Decide whether each statement agrees with the debate excerpt below, answering yes or no for each and quoting the deciding words from the excerpt: (a) The Bill requires the statement of licensing policy to be reviewed every three years. (b) Amendment No. 30 was withdrawn by leave. (c) In Committee, Lord Hodgson proposed replacing "three years" with "six years."

Source:
- - -
As the guidance suggests, that judgment will he made case by case. We appreciate that it is a difficult area on which to legislate; we have discussed it again and again. Noble Lords have said much in common about the need to strike a careful balance. I also appreciate what the Minister has reaffirmed about zoning. On that basis, I beg leave to withdraw the amendment.

Amendment, by leave, withdrawn.

[Amendment No. 30 not moved.]

Clause 5 [Statement of licensing policy]:

Lord Hodgson of Astley Abbotts moved Amendment No. 31: Page 3, line 18, leave out "three" and insert "six

The noble Lord said: My Lords, there are three amendments in this group. As I have not spoken before on Report, I again declare an interest as a managing director of a regional brewer, an operator of about 1,500 public houses. The amendments all relate to the statement of licensing policy—Clause 5. They are all designed to cut the red tape that has built up around the statement of licensing policy. The Government have constantly re-emphasised during proceedings on the Bill that they want it to be deregulatory. The amendments are designed to help them in that task.

The first issue is the timing of the revision of the licensing statement—the licensing functions. At present, the Bill requires the statement to be reviewed every three years. I made the point in Committee that if we want a fair balance between local residents' views and a stable framework for the development of entertainment facilities, three years is too short a period.

The noble Lord, Lord McIntosh, replying to the debate, referred to the Crime and Disorder Act 1998. He pointed out that the Act required a crime prevention strategy to be revised every three years, arguing that the amendment that I proposed, to insert the words "five years", was inappropriate because it was not contiguous with or a multiplier of the three-year period required by that Act.
- - -
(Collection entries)
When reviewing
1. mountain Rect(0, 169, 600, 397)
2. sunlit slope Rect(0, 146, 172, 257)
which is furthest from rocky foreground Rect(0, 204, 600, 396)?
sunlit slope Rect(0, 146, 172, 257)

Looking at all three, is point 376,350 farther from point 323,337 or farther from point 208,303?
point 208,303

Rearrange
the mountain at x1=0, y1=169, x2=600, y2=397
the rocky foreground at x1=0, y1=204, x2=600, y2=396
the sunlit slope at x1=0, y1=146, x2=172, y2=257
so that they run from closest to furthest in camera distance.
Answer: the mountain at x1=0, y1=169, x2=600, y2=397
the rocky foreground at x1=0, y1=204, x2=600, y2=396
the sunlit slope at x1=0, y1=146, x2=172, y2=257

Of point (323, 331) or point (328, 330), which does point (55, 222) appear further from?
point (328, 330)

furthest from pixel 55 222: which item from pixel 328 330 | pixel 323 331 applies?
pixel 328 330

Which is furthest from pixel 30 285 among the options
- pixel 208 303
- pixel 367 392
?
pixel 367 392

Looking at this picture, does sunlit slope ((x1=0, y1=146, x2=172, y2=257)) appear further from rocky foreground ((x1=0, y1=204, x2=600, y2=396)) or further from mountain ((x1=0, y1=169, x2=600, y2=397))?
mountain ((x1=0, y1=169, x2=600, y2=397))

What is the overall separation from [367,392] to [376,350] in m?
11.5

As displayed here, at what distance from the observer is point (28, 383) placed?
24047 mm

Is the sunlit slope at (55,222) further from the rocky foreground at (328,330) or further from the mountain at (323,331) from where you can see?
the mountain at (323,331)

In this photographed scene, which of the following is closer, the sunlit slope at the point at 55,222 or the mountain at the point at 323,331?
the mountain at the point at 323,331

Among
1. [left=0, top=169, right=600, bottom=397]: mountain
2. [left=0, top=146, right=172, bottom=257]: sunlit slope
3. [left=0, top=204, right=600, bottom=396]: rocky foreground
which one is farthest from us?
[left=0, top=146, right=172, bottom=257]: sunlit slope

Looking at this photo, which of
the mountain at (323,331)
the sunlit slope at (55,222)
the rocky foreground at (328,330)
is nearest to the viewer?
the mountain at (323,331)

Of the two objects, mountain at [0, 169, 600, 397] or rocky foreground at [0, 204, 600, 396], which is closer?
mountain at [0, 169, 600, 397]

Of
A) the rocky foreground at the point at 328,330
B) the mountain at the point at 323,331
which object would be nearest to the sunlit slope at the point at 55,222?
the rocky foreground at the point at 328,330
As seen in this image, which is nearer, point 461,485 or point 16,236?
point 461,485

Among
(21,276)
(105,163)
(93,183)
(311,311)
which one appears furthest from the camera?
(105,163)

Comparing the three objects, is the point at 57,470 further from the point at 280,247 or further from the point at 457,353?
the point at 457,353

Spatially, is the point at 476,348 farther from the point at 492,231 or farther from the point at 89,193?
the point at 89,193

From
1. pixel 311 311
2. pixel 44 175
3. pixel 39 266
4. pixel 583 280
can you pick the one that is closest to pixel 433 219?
- - -
Written answer:
(a) Yes: "At present, the Bill requires the statement to be reviewed every three years."
(b) No: "[Amendment No. 30 not moved.]"
(c) No: "the amendment that I proposed, to insert the words "five years""